As your code examples rely on proper contents of
last
, I did the fix and upload of the corrected (hopefully) version now.
I relied on last
just as an easy solution for an illustrative purpose only (yes, it worked in an earlier version).
Actually, germ
should be proper implemented to return the xt for the current definition only (the current definition is the definition whose compilation has been started most recently but not yet ended).
When you provide literal
, compile,
(and/or postpone
), you probably would want to throw an exception if the user try to compile something via these words when the current definition is absent. The last
cannot help with this. Also, if you provide quotations, a definition can be the current definition several times. The conception of last
cannot proper reflect this idea too.
A proper implementation (and handling) of germ
solves all these problems.
compile, (and/or postpone), you probably would want to throw an exception
yoda supports forward references. for compile, and postpone, the call to a function can be compiled while the function doesn't exist yet. When defined later, the name of the compiled but declared "still missing" function will be used for naming the resolved word.

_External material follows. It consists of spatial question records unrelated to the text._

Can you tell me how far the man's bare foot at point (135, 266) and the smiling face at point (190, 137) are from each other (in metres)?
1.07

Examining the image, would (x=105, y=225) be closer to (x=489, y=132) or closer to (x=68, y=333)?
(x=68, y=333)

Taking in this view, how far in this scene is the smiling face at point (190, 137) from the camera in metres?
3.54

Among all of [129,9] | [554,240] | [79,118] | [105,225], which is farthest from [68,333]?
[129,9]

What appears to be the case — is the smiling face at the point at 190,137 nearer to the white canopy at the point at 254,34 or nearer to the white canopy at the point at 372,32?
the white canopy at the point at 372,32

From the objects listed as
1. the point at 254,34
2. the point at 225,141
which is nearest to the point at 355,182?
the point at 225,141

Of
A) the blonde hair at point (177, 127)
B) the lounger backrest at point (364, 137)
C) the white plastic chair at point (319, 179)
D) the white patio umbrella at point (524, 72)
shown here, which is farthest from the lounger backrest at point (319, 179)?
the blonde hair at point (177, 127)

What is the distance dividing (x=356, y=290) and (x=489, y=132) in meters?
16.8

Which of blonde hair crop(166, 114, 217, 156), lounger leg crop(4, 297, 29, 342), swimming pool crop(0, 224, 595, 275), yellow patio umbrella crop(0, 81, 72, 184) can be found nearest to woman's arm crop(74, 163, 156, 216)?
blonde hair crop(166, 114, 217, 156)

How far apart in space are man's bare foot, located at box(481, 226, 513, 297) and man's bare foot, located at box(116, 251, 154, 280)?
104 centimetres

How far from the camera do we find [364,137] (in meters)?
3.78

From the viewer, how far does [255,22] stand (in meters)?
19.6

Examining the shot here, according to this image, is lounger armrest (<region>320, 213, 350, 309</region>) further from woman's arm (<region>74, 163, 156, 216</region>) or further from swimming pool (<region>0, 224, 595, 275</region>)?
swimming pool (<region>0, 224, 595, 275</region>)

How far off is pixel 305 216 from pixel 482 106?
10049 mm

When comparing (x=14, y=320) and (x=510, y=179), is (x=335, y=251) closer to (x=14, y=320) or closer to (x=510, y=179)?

This is possible by either automatically created forward references - those are by default disabled, look at +f and -f "convenience" switches to turn those on and off), or manually supported, by declaring a not yet existing word as needed through need word
which creates the word header and function name for assigning when the word gets resolved anytime later.
It should only make sense to allow postpone, compile et al to benefit from this convenience too.
Forward references in compiling are slightly different from immediately resolving words when referenced during execution (which is, by default enabled - convenience switch +i and -i, also indicated by flags display on statusline by capital vs lower case letters). Latter do throw an error if not resolvable right away, so calling those "forward references" would actually be a misnomer, even though they share code with compile time ("real") forward references.